(WHAT IS NEEDED): Reproduce the part of the article on Kumi Taguchi that runs from "- Born: Constance" up to and including "in the 1970s.".

- Born: Constance Kumi Arnold December 23, 1952 (age 72) North Carolina, United States
- Occupation: Actress

= Kumi Taguchi (actress) =

Japanese actress of mixed ancestry

Kumi Taguchi (田口久美, Taguchi Kumi) is a Japanese actress of mixed ancestry who is best known for her roles in Nikkatsu's Roman porno series in the 1970s.

==Life and career==
Taguchi, half Japanese and half American, was scouted by the film studio Toei while working in a beauty parlour, and soon afterwards appeared in a small part in Toei's 1975 film Wolf Guy: Burning Wolf Man directed by Kazuhiko Yamaguchi. That same year also marked her first starring role in Tokyo Emmanuelle for Nikkatsu where according to critic Jasper Sharp, her "figure and smouldering dark looks ... could be readily appreciated by viewers both in and outside Japan". There is a reference to Taguchi and the film in Chilean writer Antonio Skármeta 2003 novel The Dancer and the Thief where the lead character refers to a movie poster and remarks "A film with Kumi Taguchi, Mitsuyaso Mainu and Katsunori Hirose can't be all bad." She also starred in the film's sequel released by Nikkatsu in November 1975, Tokyo Emmanuelle: Private Instruction (東京エマニエル夫人　個人教授, Tōkyō emenueru fujin: kojin kyōju) directed by Katsuhiko Fujii.

Spatial reasoning dataset excerpts:
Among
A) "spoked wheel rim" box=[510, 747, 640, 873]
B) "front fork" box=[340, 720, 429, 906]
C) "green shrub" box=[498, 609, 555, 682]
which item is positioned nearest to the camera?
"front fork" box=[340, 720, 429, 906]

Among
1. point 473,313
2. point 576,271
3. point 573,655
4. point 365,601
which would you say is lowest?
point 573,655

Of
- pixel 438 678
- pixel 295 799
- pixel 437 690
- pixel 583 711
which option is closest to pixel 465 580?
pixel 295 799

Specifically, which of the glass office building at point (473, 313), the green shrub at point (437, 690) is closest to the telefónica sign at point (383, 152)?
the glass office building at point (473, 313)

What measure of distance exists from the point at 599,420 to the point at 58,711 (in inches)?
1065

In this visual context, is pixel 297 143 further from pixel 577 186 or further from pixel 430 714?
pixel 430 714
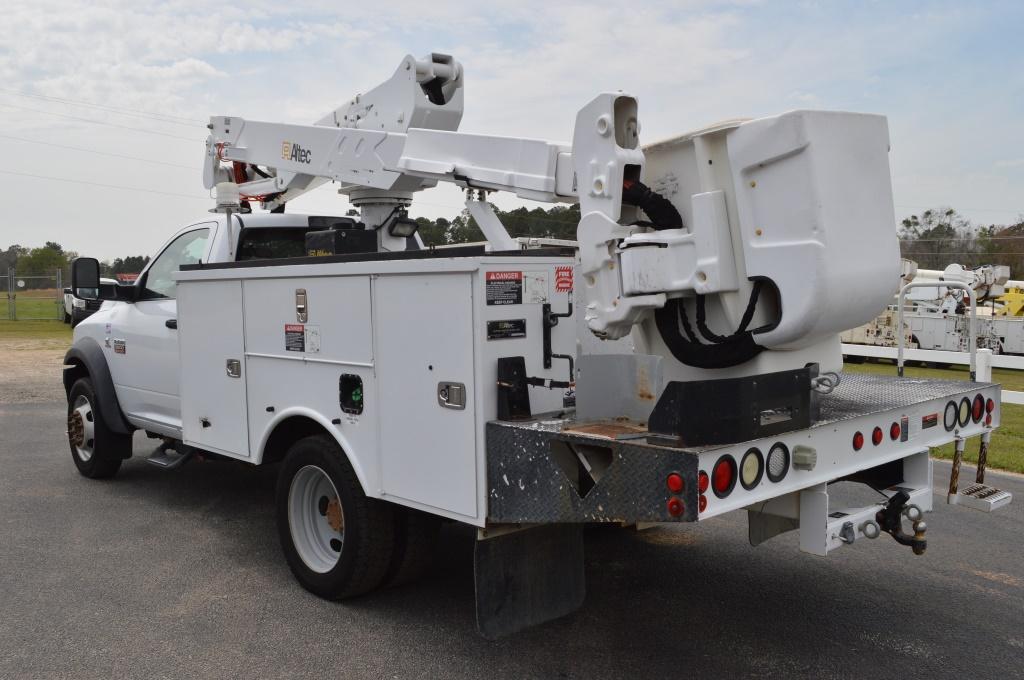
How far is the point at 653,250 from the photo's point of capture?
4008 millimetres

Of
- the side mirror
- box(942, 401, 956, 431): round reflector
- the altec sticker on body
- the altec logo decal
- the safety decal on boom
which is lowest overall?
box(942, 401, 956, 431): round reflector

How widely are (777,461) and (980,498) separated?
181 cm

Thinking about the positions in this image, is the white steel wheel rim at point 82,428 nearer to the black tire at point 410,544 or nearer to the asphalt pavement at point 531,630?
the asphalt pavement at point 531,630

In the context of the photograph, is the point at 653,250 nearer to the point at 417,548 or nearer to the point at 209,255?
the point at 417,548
* * *
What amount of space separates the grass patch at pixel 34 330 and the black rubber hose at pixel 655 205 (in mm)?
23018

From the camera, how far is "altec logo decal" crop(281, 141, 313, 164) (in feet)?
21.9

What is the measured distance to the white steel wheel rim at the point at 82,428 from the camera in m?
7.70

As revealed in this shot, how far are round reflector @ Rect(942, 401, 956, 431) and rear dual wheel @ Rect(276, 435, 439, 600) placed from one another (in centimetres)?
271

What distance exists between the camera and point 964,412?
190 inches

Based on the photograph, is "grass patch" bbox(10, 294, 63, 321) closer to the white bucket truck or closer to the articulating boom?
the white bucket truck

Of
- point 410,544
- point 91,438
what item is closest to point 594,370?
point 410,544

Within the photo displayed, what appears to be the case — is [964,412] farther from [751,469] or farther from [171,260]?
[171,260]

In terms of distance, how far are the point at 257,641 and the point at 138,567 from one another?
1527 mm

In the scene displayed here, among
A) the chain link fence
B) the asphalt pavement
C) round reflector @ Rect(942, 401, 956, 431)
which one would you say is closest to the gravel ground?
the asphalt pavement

(FINISHED ANSWER):
- Born: Constance Kumi Arnold December 23, 1952 (age 72) North Carolina, United States
- Occupation: Actress

= Kumi Taguchi (actress) =

Japanese actress of mixed ancestry

Kumi Taguchi (田口久美, Taguchi Kumi) is a Japanese actress of mixed ancestry who is best known for her roles in Nikkatsu's Roman porno series in the 1970s.